## Supplied data

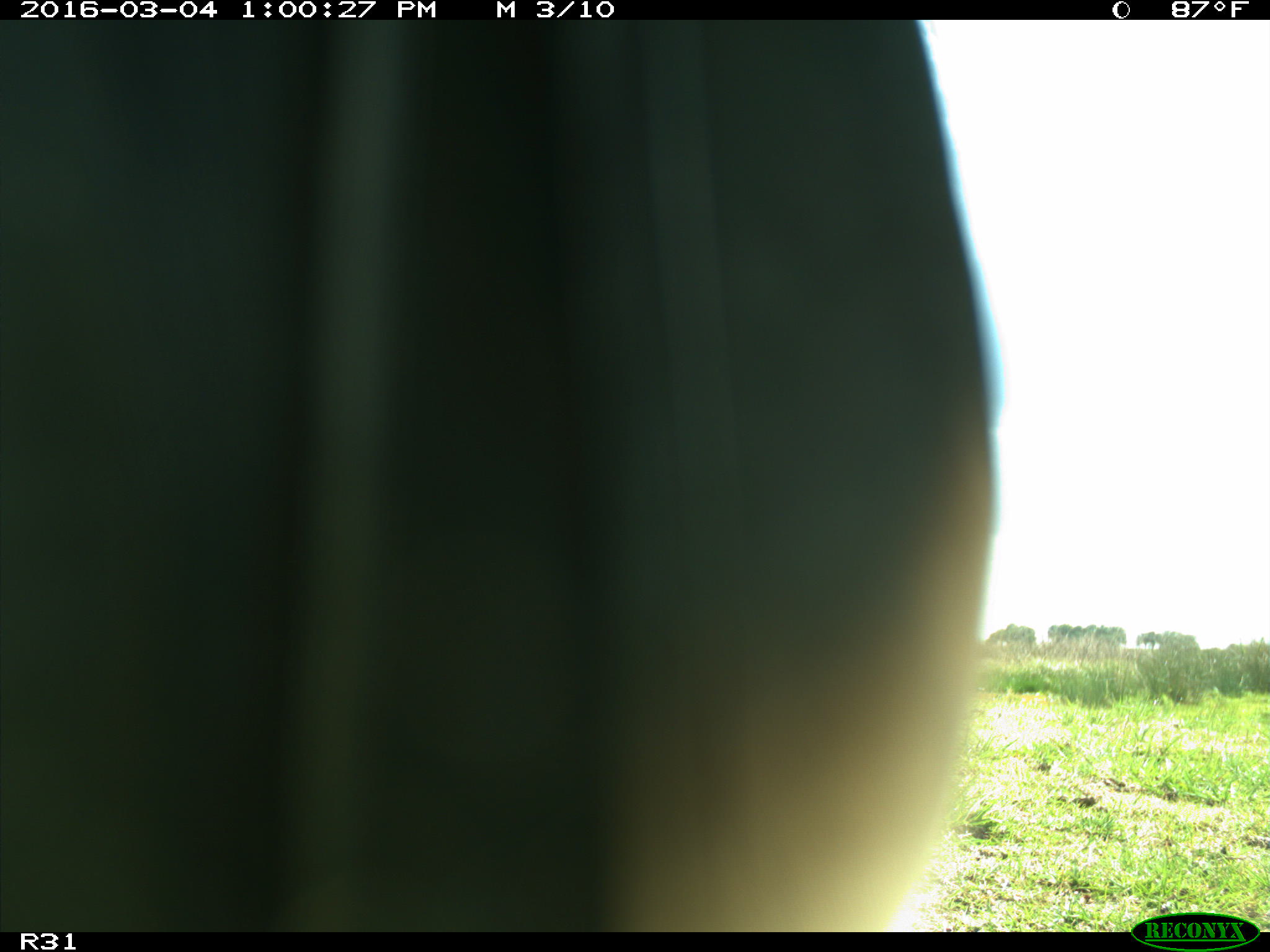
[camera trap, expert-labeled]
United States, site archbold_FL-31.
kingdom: Animalia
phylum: Chordata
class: Aves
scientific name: Aves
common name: birds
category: unidentified bird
Unidentified bird (birds) (Aves).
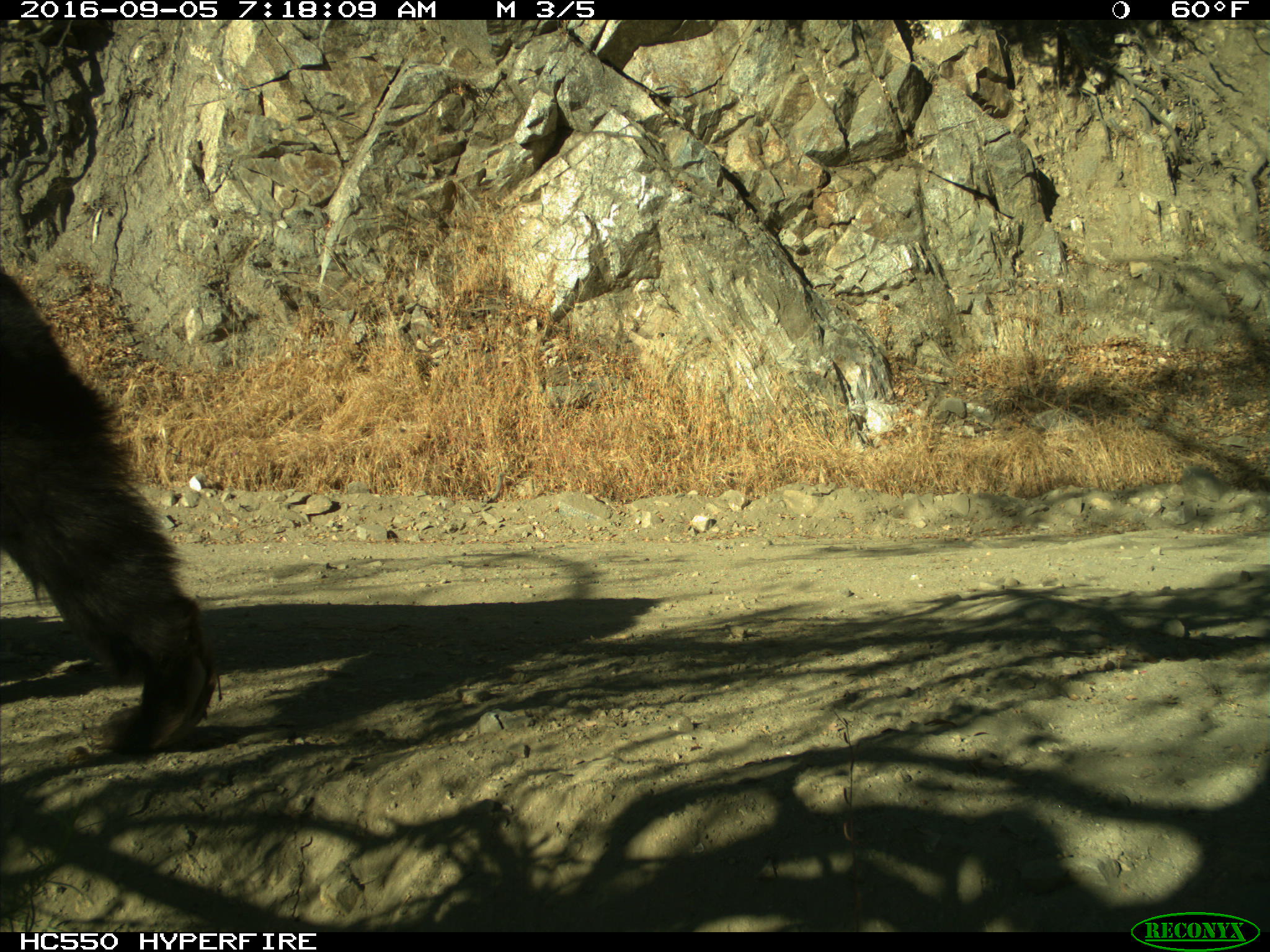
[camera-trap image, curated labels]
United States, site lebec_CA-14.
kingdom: Animalia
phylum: Chordata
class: Mammalia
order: Carnivora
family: Ursidae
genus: Ursus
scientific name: Ursus americanus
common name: american black bear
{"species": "Ursus americanus (american black bear)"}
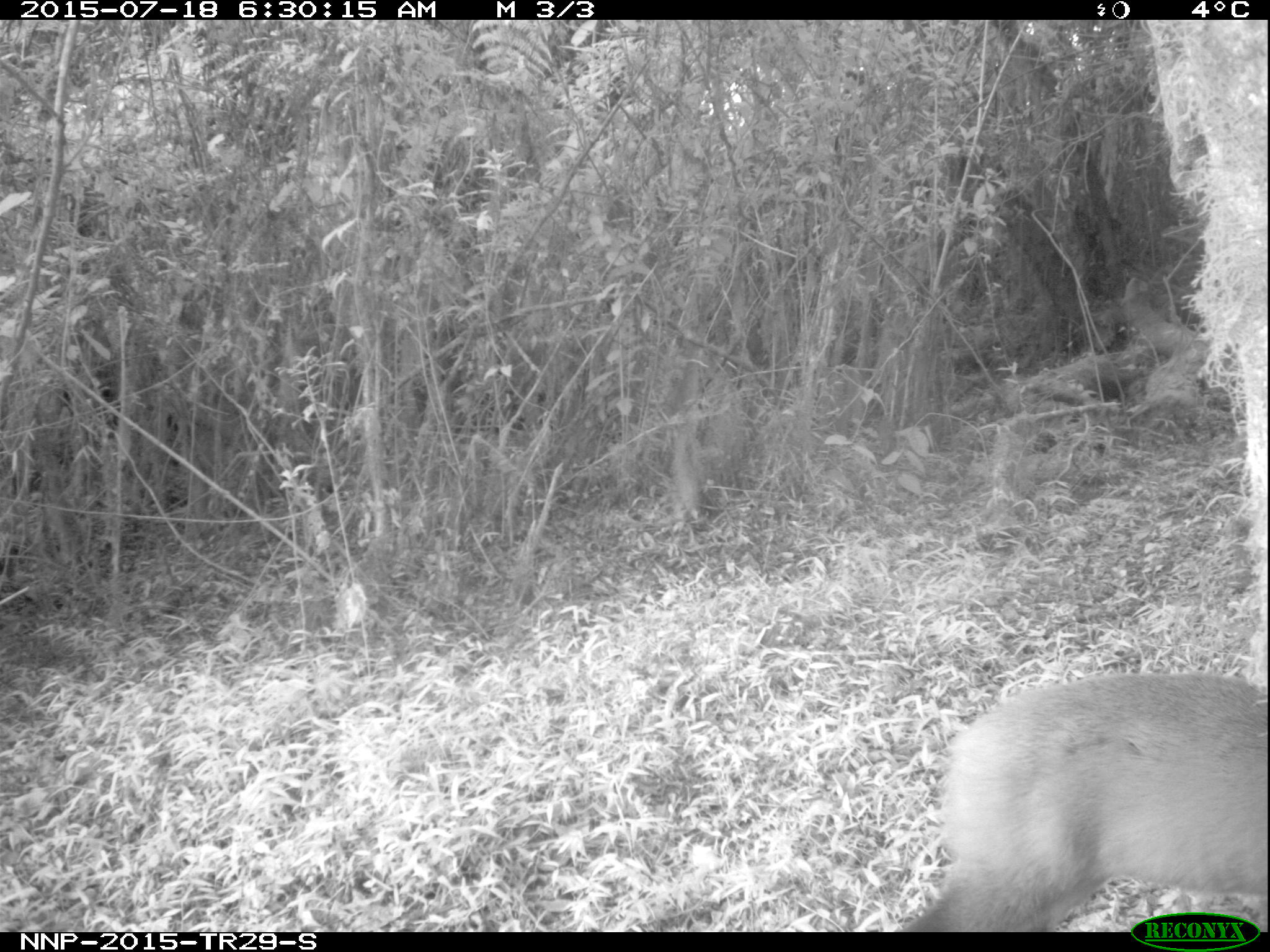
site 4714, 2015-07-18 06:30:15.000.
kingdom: Animalia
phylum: Chordata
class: Mammalia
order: Artiodactyla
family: Bovidae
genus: Cephalophus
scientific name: Cephalophus nigrifrons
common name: black-fronted duiker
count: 1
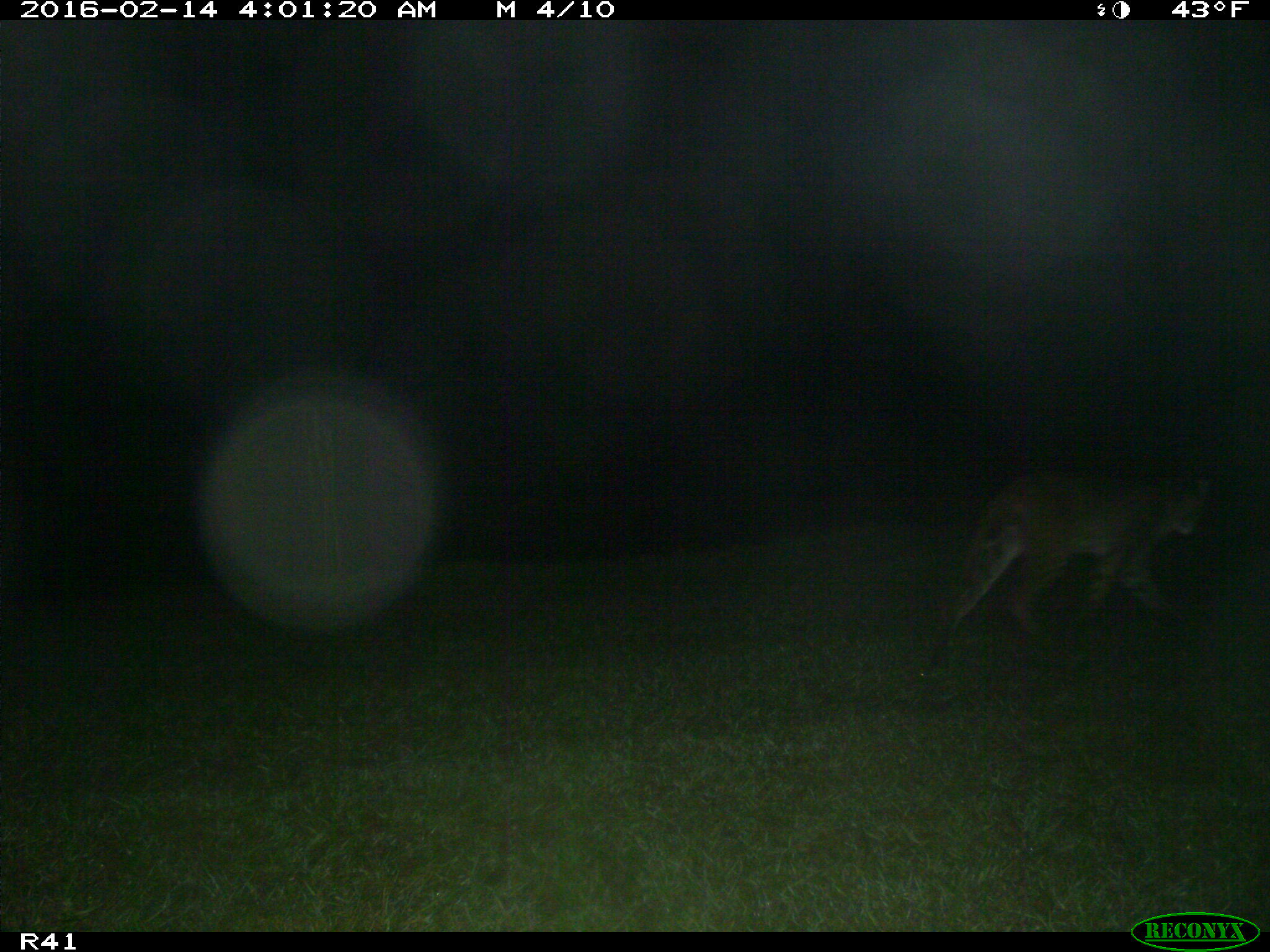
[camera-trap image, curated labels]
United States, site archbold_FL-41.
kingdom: Animalia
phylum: Chordata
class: Mammalia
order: Carnivora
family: Felidae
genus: Lynx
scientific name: Lynx rufus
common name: bobcat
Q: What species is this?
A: Lynx rufus (bobcat).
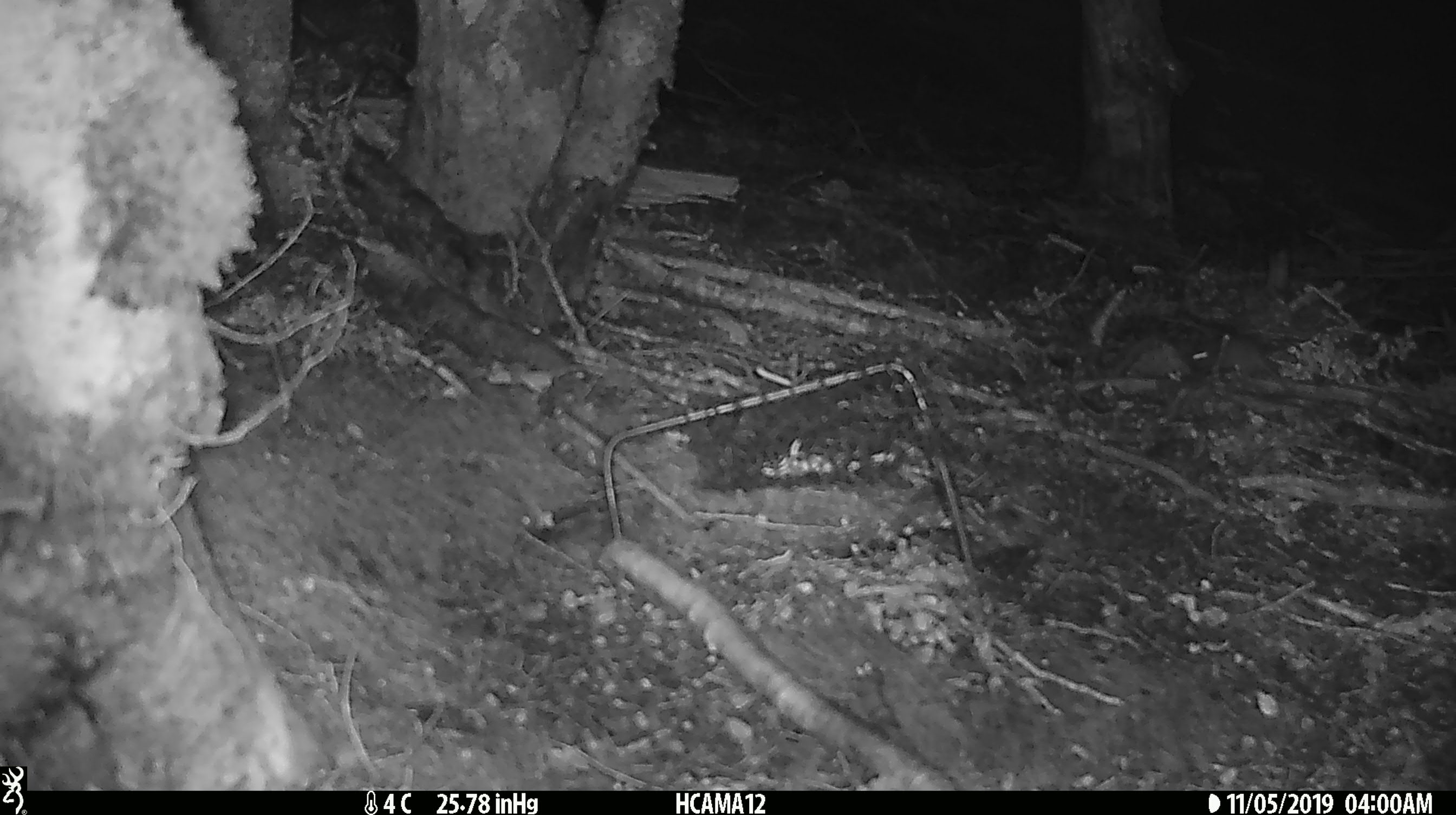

## Task brief
Transcribe the records above exactly, skipping pictures.

## Response area
[camera trap, expert-labeled]
United States, site archbold_FL-31.
kingdom: Animalia
phylum: Chordata
class: Aves
scientific name: Aves
common name: birds
category: unidentified bird
Unidentified bird (birds) (Aves).
[camera-trap image, curated labels]
United States, site lebec_CA-14.
kingdom: Animalia
phylum: Chordata
class: Mammalia
order: Carnivora
family: Ursidae
genus: Ursus
scientific name: Ursus americanus
common name: american black bear
{"species": "Ursus americanus (american black bear)"}
site 4714, 2015-07-18 06:30:15.000.
kingdom: Animalia
phylum: Chordata
class: Mammalia
order: Artiodactyla
family: Bovidae
genus: Cephalophus
scientific name: Cephalophus nigrifrons
common name: black-fronted duiker
count: 1
[camera-trap image, curated labels]
United States, site archbold_FL-41.
kingdom: Animalia
phylum: Chordata
class: Mammalia
order: Carnivora
family: Felidae
genus: Lynx
scientific name: Lynx rufus
common name: bobcat
Q: What species is this?
A: Lynx rufus (bobcat).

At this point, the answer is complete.